The deputy head of the Sri Lankan mission to the UN is a former General, Shavendra Silva, who commanded the military’s infamous 58 Division during the final assault. He is accused of war crimes but was given this prominent diplomatic posting as a reward by the regime.
Not once during the evening did I hear talk of war crimes, or crimes against humanity – beyond my own attempts to alert my seemingly relatively unknowing New York based journalist colleagues.
My shouted question to the Sri Lankan Foreign Minister from across the street – “When are you going to address the killing of the thousands of Tamil civilians in the closing moments of the war?” – went unanswered.
Unanswered questions
This was an early taster of what is to come. An institution – the British Commonwealth – is to play a macabre role in securing the re-entry into the family of nations of a country which has unaddressed blood on its hands on an horrific scale.
Commonwealth countries will be greeted and facilitated by a president, and a government, against whom evidence exists of war crimes and crimes against humanity, which we have screened and which the UN itself has substantiated.
The reform programme underway inside the Commonwealth is centred on human rights. On the basis of the prickly charm offensive conducted last night, a terrible pact has perhaps been entered into not to mention Sri Lanka’s war crimes.
Last night in New York, a dimly lit side street witnessed an event which did not feel compatible with the high ideals that are etched within the UN headquarters which towered above it in the night sky.
Last night left many questions unanswered.
Why is Britain prepared to co-host even a drinks party with Sri Lanka’s government so long as those horrifying closing weeks of Sri Lanka’s civil war, and the war crimes that flowed from them, remain unaddressed?

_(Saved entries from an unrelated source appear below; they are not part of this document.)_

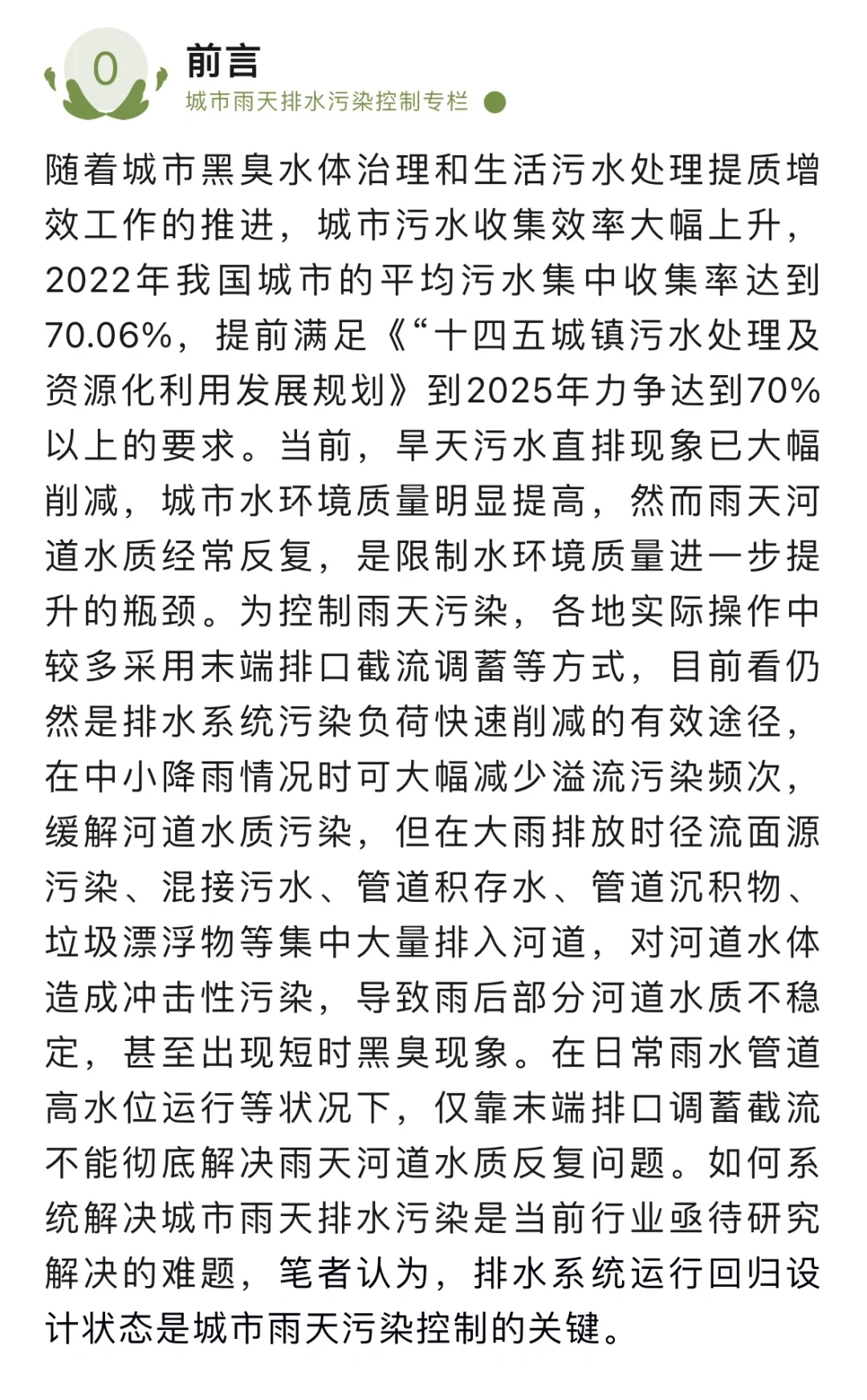 0

前言

城市雨天排水污染控制专栏

随着城市黑臭水体治理和生活污水处理提质增效工作的推进，城市污水收集效率大幅上升，2022年我国城市的平均污水集中收集率达到70.06%，提前满足《“十四五城镇污水处理及资源化利用发展规划》到2025年力争达到70%以上的要求。当前，旱天污水直排现象已大幅削减，城市水环境质量明显提高，然而雨天河道水质经常反复，是限制水环境质量进一步提升的瓶颈。为控制雨天污染，各地实际操作中较多采用末端排口截流调蓄等方式，目前看仍然是排水系统污染负荷快速削减的有效途径，在中小降雨情况时可大幅减少溢流污染频次，缓解河道水质污染，但在大雨排放时径流面源污染、混接污水、管道积存水、管道沉积物、垃圾漂浮物等集中大量排入河道，对河道水体造成冲击性污染，导致雨后部分河道水质不稳定，甚至出现短时黑臭现象。在日常雨水管道高水位运行等状况下，仅靠末端排口调蓄截流不能彻底解决雨天河道水质反复问题。如何系统解决城市雨天排水污染是当前行业亟待研究解决的难题，笔者认为，排水系统运行回归设计状态是城市雨天污染控制的关键。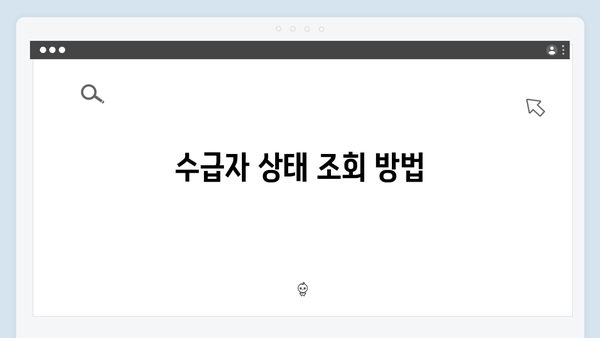 수급자 상태 조회 방법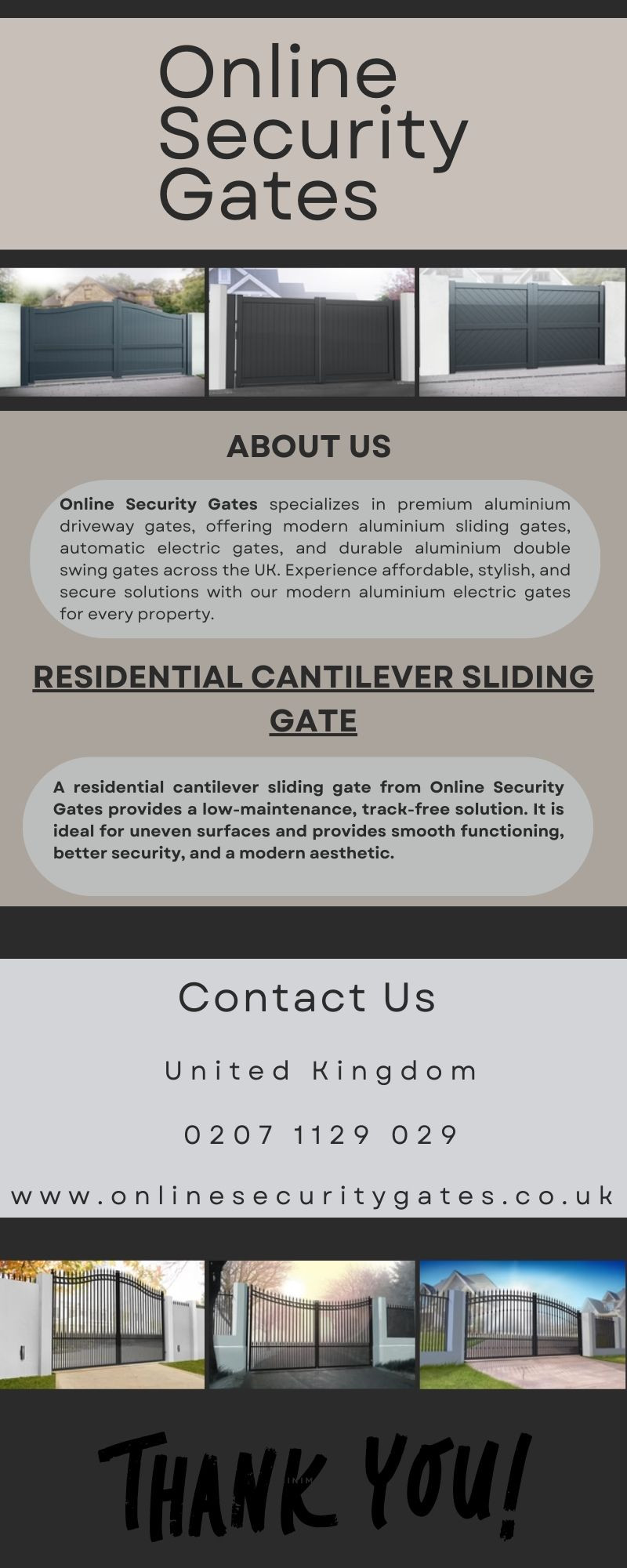 Online Security Gates

ABOUT US

Online Security Gates specializes in premium aluminium driveway gates, offering modern aluminium sliding gates, automatic electric gates, and durable aluminium double swing gates across the UK. Experience affordable, stylish, and secure solutions with our modern aluminium electric gates for every property.

RESIDENTIAL CANTILEVER SLIDING GATE

A residential cantilever sliding gate from Online Security Gates provides a low-maintenance, track-free solution. It is ideal for uneven surfaces and provides smooth functioning, better security, and a modern aesthetic.

Contact Us

United Kingdom

0207 1129 029

www.onlinesecuritygates.co.uk

THANK YOU!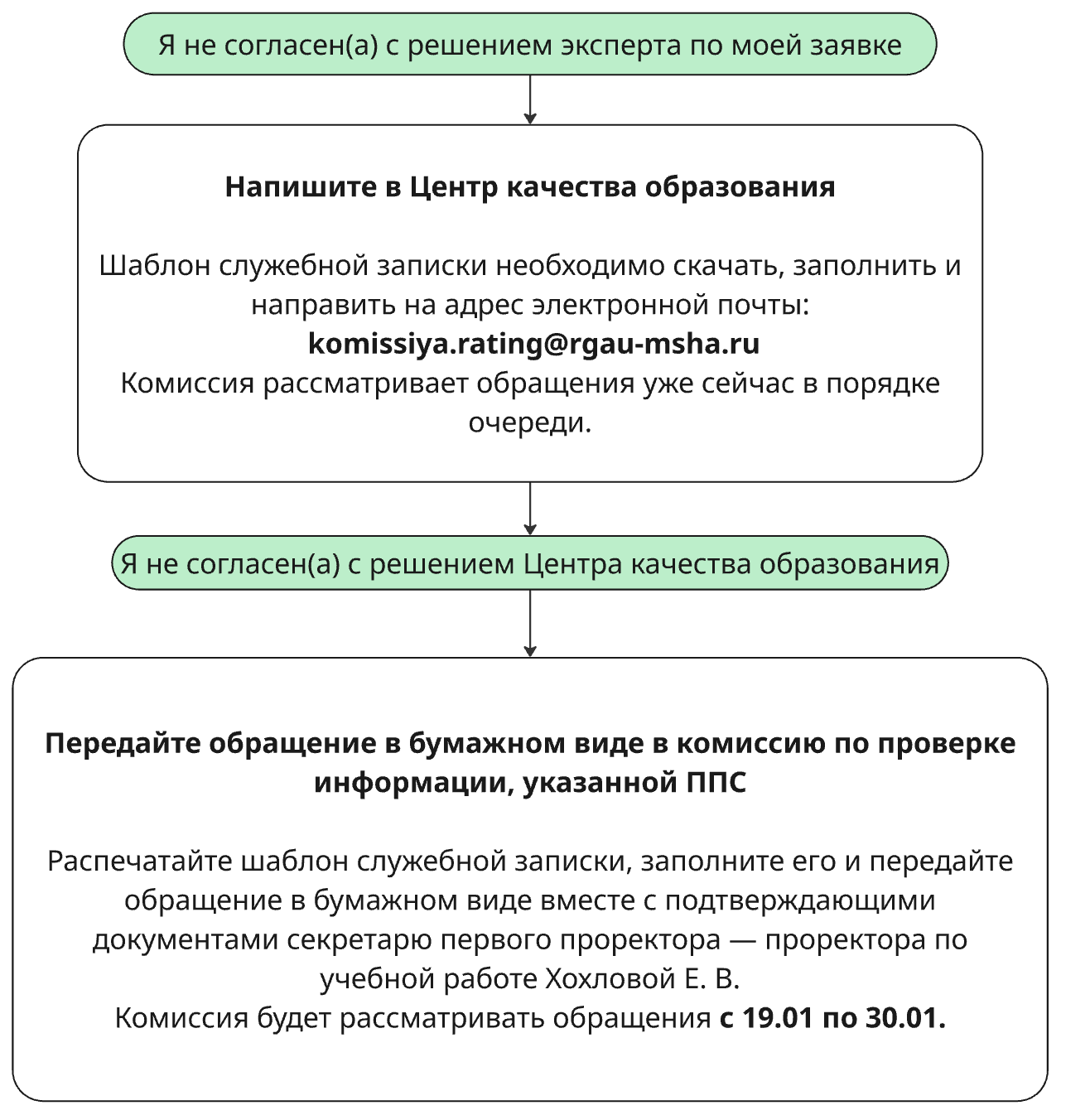 Я не согласен(а) с решением эксперта по моей заявке

Напишите в Центр качества образования

Шаблон служебной записки необходимо скачать, заполнить и направить на адрес электронной почты:
komissiya.rating@rgau-msha.ru
Комиссия рассматривает обращения уже сейчас в порядке очереди.

Я не согласен(а) с решением Центра качества образования

Передайте обращение в бумажном виде в комиссию по проверке информации, указанной ППС

Распечатайте шаблон служебной записки, заполните его и передайте обращение в бумажном виде вместе с подтверждающими документами секретарю первого проректора — проректора по учебной работе Хохловой Е. В.
Комиссия будет рассматривать обращения с 19.01 по 30.01.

Why was the UN’s own point person on these matters prepared to grace the event?
Why is the British Commonwealth prepared to blind ahead with this vast meeting of heads of government in Sri Lanka so long as the continuing human rights crisis there remains unaddressed?
Why is President Mahinder Rajapaska to be allowed to remain, for the next two years, the chairman of a movement that claims human rights at the very core of its being?
And why is British tax payers money being used even to fund either a drinks party, or any of this?